▸ **Excerpt**:
==============================
Wednesday, September 23, 2020

Fine Line Between Fat-Free and Fact-Free

Daniel Patrick Moynihan was a Democrat whom a Republican President named as America's ambassador to the United Nations back when we were civil and somewhat respectful in our civil discourse. He was famous for saying 'you are entitled to your own opinion, but not to your own facts.' 

I'm not sure how he'd feel about that were he to visit us now, here in the 2020 play-at-home-and-stay-at-home version of America, Land of the Free, and Home of the Brave. Talk about Heinlein's Stranger in a Strange Land.

It's amazing to me how quickly, with the click of a mouse any of us can find torrents of information to support any perspective or point of view we might have on any issue, great or small, and, thus fortified, can then argue with anonymous strangers on social media in ALL CAPS (which is shouting for the less tech-savvy of us) attempting to persuade them not only of the rightness of our position on whatever the issue is but to also shout them down lest their version of reality intrude into ours.
==============================
▸ **Parts of the exercise**:
(1) In the post, what position was Daniel Patrick Moynihan named to by a Republican President?
(2) Retype the part of the post that opens with the words containing "Fine Line Between" and closes with "a Strange Land.".
(3) How would you render this sentence from the post in Spanish: "He was famous for saying 'you are entitled to your own opinion, but not to your own facts.'"?
The listing comes from a different source than the post.

▸ **Records shown**:
==============================
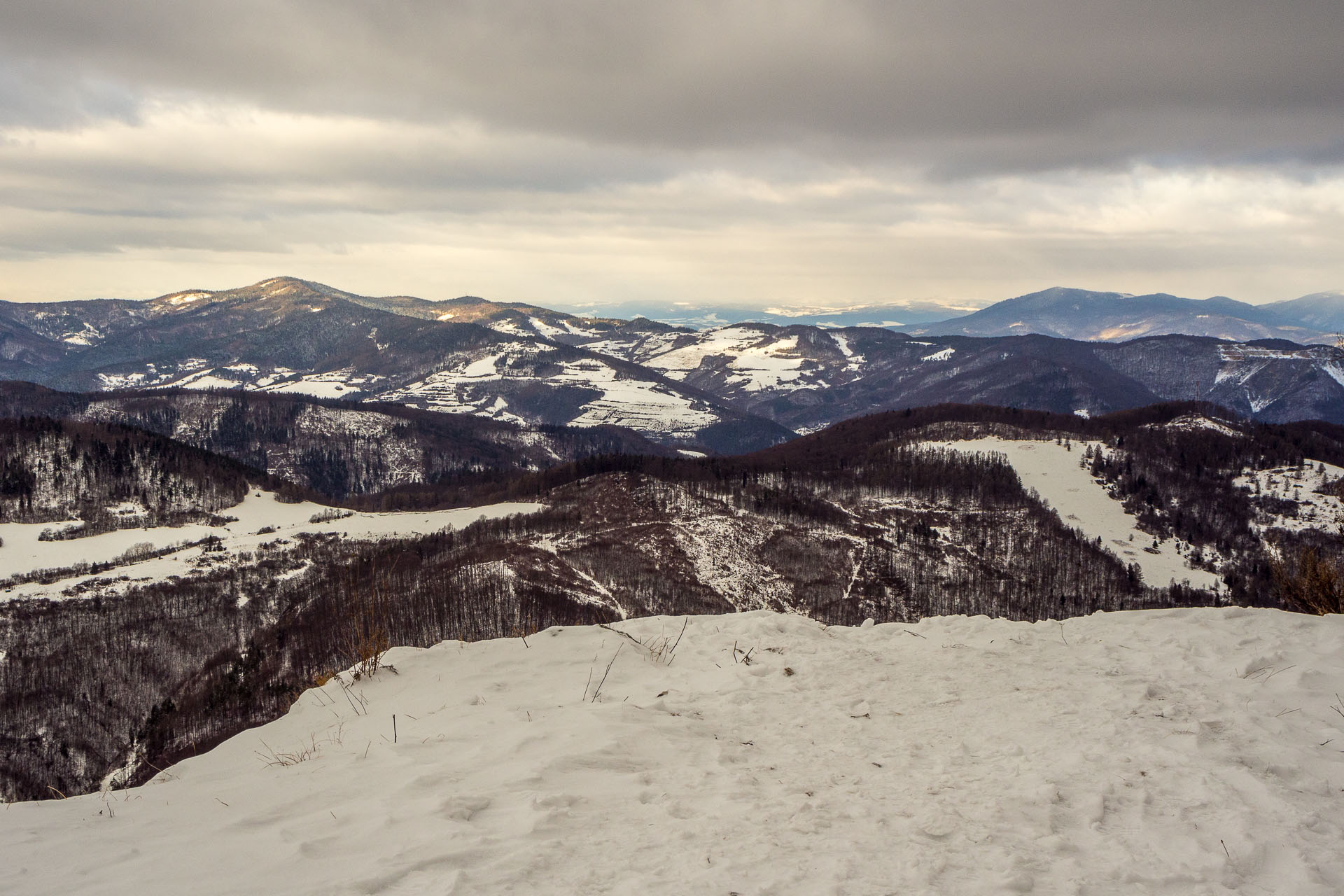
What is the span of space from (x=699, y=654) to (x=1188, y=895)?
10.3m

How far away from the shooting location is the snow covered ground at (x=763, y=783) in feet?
==============================
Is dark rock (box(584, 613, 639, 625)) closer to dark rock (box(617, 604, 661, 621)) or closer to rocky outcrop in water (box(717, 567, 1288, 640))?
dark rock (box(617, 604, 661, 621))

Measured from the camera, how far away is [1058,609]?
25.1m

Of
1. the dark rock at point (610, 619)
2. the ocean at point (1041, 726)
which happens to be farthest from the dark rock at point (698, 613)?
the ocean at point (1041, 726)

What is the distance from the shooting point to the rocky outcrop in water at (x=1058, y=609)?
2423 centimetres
==============================
▸ **Solution list**:
(1) America's ambassador to the United Nations.

(2)
Fine Line Between Fat-Free and Fact-Free

Daniel Patrick Moynihan was a Democrat whom a Republican President named as America's ambassador to the United Nations back when we were civil and somewhat respectful in our civil discourse. He was famous for saying 'you are entitled to your own opinion, but not to your own facts.' 

I'm not sure how he'd feel about that were he to visit us now, here in the 2020 play-at-home-and-stay-at-home version of America, Land of the Free, and Home of the Brave. Talk about Heinlein's Stranger in a Strange Land.

(3) Era famoso por decir: "tienes derecho a tu propia opinión, pero no a tus propios hechos".